» **Extrait de texte**:
=====

Situé à  quelque 15 kilomètres de la capitale burkinabè, nous avons gagné Loumbila  à  moins d’une heure de temps. Le musée de l’eau ne semble pas chose connue même par les autochtones. Le premier interlocuteur avec qui nous prenons les premiers  renseignements pour trouver notre chemin, nous surprend par son grand étonnement. « Je n’ai pas connaissance d’un quelconque musée de l’eau ici», affirme-t-il avec un regard visiblement posé sur le rond-point  du grand  Ouaga. «Si c’est vraiment ici, je ne connais pas», ajoute-il. Il nous conseille d’apostropher  d’autres personnes, le temps de contempler les grosses machines de la société EBOMAF qui s’activent sur les travaux de construction et de bitumage de l’autoroute de contournement de Ouaga  lancé en fin octobre 2018.

 Un deuxième riverain et toujours le statu quo. Assis sous un hangar, la tête « plongée » dans une calebasse de boisson locale, Fabrice  Ouédraogo, dit n’avoir jamais entendu parler d’un musée de l’eau dans la commune de Loumbila.  Comme nos deux interlocuteurs, bon nombre de personnes ignorent l’existence de cet espace culturel. Le site n’est pas connu, nous dira plus tard son promoteur.

Nous parvenons finalement aux environs de 10h sur le site de musée, situé à la lisière de la ville.  A ciel ouvert, le musée s’étend sur 10 hectares dont moins d’un démi a été mis en valeur, nous dit le promoteur, Alassane Samoura, arrivé 30 minutes après.

 Des objets les plus immémoriaux aux plus récents, le musée  regorge tous les symboles afférents à l’or bleu. On y trouve  exposées en cercle, des pompes coloniales qui malgré les ravages du temps scintillent toujours. Dans la touffe d’arbres qui entourent le musée, balancent au gré du vent des plaquettes où sont écrits de nombreux proverbes. S’offrent également aux visiteurs des  calebasses, des gobelets et des  forages qui font de cet espace un lieu atypique au pays des Hommes intègre.

=====

» **Données fournies**:
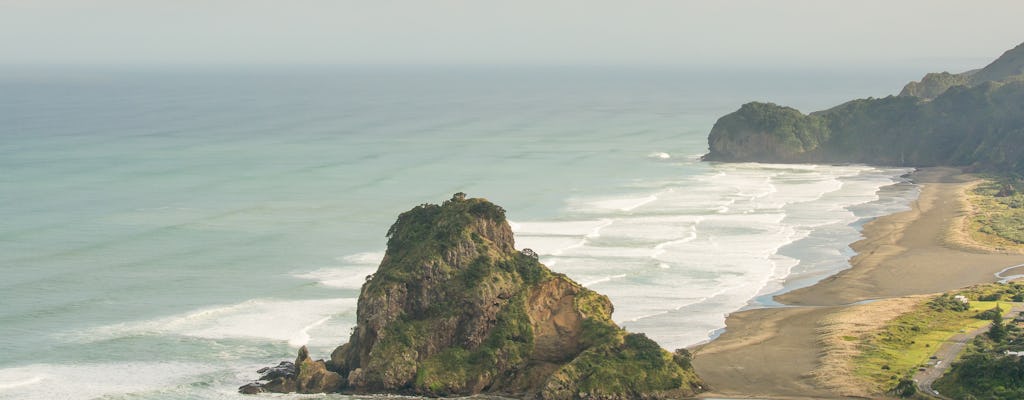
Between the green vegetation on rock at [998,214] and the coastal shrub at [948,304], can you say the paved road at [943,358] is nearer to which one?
the coastal shrub at [948,304]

=====

» **Énoncé 1**:
D'après le reportage sur le musée de l'eau de Loumbila, sur combien d'hectares s'étend ce musée à ciel ouvert ?
» **Énoncé 2**:
Reprenez le reportage sur le musée de l'eau de Loumbila à la suite de sa dernière phrase.
La liste n'a aucun lien avec l'extrait de texte.

» **Réponse attendue 1**:
Il s'étend sur 10 hectares.

» **Réponse attendue 2**:
Le concept du musée de l’eau, explique son promoteur,  est tout ce qui est en rapport avec Dieu notamment les ustensiles, les objets qui sont en lien avec Dieu pour aider l’homme au transport et au prélèvement de l’eau. Il n’y a pas seulement que les objets relatifs à l’eau dans ce musée selon Alassane Samoura qui brandit une pancarte sur laquelle il est  écrit : « Dans les larmes d’une femme, le sage ne voit que de l’eau ». C’est un échantillon parmi tant d’autres entreposés pêle-mêle dans le musée.

Pour le sociologue, la création de ce musée résulte d’un constat. «  J’ai crée ce musée parce que j’ai eu l’impression que les gens n’ont pas une vision holistique de l’eau. Cela veut dire qu’on  ne voit que l’aspect matériel de cette substance indispensable à la vie. Et pourtant, il y a aussi l’aspect immatériel qui constitue un patrimoine » a-t-il expliqué en précisant que la création de son musée répond à une nécessité de mise en valeur de l’eau dans toute ses dimensions.

Le bâton du  sourcier, une  technique qui permet de déterminer la présence d’eau.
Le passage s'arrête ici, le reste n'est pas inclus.